A Few Tips for Choosing a Glass Shower Screen for Your Bath

21 February 2017
 Categories: , Blog

A glass shower screen or enclosure is a great choice for a small bathroom where a curtain might seem too large and billowy, as well as for a dark bathroom, as the glass can reflect light and make the space seem brighter. When you do shop for a glass shower screen for the bath, you might be surprised at the options you have, so note a few factors to consider and some terms you might encounter when shopping so you know you get the right choice for your space.

Sliding versus hinged

A sliding door can be your only option if the bathroom is so small that there is no room outside the shower for a hinged door, but otherwise, note that the trench or channel for the door can hold water and, in turn, allow mould and mildew to form. Sliding doors may then need more consistent cleaning than a door on a hinge.

Showers with no lip or edge

If your shower area has no lip or edge, such as those meant for use with a wheelchair, consider a door with a sweep. This is a folded edge at the floor of the shower door that provides a more watertight seal when the door is closed. This can prevent leaks into the rest of the bathroom area without getting in the way of wheelchairs or creating a lip or edge around the shower area itself.

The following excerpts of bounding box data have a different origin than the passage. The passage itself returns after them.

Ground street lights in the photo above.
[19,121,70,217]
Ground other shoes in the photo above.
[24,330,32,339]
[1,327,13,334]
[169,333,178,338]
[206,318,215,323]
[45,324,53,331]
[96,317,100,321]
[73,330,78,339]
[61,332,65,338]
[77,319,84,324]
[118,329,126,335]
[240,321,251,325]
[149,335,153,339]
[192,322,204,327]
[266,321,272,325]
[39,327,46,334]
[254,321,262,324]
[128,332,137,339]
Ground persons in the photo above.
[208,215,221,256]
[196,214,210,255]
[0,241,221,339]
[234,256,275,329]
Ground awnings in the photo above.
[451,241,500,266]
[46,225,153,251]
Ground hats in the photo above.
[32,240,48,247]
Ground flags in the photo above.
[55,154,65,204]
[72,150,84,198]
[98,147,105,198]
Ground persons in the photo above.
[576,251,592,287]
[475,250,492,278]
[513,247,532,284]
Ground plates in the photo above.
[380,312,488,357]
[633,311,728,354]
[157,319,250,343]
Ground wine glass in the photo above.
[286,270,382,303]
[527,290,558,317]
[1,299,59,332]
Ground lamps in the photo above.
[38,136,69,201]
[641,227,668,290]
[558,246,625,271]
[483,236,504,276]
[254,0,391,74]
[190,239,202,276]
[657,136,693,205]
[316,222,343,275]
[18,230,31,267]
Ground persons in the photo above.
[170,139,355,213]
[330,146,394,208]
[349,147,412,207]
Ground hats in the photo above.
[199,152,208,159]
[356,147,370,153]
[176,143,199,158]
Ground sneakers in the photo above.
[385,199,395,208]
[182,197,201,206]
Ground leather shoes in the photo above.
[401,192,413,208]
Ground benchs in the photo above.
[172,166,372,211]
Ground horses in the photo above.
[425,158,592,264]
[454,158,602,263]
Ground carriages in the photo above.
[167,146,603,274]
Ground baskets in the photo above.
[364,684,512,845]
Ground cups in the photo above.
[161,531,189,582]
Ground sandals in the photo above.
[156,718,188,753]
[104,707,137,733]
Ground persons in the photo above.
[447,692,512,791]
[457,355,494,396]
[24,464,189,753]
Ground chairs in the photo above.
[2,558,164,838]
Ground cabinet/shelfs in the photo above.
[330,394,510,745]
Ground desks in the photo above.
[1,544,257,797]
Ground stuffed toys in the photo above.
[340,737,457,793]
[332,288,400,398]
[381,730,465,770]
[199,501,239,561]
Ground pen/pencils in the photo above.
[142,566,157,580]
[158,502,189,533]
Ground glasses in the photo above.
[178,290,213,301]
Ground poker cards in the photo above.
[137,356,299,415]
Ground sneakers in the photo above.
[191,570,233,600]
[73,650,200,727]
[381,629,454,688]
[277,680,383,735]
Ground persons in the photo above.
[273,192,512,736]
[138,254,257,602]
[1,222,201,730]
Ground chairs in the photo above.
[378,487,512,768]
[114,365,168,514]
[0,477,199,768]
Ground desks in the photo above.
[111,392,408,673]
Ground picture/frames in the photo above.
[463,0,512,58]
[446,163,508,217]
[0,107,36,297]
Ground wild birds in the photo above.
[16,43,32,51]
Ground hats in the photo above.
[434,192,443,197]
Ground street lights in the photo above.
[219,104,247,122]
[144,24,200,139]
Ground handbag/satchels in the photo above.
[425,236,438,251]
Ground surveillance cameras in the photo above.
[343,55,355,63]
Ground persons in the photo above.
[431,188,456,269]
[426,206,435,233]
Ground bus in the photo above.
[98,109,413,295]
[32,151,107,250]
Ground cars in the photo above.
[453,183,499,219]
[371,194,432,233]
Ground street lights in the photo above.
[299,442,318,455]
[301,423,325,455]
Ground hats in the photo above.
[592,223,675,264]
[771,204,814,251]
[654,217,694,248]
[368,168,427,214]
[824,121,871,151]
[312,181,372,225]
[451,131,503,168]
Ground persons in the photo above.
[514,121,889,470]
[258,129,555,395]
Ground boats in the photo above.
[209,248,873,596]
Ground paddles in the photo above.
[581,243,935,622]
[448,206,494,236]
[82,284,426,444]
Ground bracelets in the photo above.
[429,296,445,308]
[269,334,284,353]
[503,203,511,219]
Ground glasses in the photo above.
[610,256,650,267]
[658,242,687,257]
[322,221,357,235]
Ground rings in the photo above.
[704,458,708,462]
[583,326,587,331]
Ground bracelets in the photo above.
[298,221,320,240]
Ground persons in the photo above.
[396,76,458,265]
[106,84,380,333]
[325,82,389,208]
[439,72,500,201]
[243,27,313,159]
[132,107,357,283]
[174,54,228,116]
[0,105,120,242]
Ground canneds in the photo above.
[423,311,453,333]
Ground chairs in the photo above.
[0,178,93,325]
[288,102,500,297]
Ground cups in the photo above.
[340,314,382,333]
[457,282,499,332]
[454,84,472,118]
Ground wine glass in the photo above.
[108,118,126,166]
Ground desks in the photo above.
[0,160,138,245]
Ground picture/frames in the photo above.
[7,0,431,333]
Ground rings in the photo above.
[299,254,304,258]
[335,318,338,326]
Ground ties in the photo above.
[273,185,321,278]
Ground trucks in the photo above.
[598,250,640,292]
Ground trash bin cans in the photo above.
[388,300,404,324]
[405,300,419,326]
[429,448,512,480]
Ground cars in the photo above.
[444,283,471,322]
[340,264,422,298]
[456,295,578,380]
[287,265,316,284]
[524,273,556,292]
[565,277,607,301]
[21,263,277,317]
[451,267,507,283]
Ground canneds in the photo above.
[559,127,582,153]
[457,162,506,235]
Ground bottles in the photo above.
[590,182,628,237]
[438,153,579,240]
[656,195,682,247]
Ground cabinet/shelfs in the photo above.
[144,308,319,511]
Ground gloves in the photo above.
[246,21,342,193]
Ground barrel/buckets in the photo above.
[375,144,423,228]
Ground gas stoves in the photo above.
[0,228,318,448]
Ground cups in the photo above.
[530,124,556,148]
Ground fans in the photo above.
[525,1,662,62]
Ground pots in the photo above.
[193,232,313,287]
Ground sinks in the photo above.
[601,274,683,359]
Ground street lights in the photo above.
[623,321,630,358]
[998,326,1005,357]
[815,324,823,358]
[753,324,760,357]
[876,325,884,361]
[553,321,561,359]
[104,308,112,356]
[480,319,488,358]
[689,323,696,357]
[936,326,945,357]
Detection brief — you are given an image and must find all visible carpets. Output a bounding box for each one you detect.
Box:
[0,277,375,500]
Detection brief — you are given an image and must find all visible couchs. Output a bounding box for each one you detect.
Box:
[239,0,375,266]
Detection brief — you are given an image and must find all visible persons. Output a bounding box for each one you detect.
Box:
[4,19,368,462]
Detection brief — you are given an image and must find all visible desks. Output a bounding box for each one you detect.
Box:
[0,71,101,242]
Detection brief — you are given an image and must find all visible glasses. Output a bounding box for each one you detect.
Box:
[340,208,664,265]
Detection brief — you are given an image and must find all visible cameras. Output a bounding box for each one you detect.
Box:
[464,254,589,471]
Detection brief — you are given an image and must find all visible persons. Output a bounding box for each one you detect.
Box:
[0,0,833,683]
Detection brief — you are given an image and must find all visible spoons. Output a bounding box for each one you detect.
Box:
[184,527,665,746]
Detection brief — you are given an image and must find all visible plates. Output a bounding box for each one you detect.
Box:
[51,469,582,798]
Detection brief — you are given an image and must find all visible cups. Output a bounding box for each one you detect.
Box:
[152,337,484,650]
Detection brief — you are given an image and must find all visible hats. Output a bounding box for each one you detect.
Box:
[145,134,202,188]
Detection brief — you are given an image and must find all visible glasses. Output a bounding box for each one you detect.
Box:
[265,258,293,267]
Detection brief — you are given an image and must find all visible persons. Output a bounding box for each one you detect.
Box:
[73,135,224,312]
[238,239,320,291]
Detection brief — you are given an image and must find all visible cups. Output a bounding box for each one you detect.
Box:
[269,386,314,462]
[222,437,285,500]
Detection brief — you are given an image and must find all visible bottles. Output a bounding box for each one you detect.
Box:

If you want a shower screen that goes all the way up to the ceiling, it can be good to consider a transom. This is a separate section of glass that hangs from the ceiling to the shower screen or door, and which is on a separate hinge. This allows you to tilt this section of glass outward when you're in the shower to let out some steam. This also allows in air after a shower, so there is less moisture that clings to the shower walls and less mould and mildew that may form.

Decorative glass

Clear glass can be good for most bathrooms, but it's not your only option. A glass with an iron tint will have a slight bronze colour, which can be good if you have earth tones in the bathroom decor. Rainwater glass will be slightly beveled so the view through the glass is blurred; this adds visual interest to the space and can offer privacy to someone in the shower.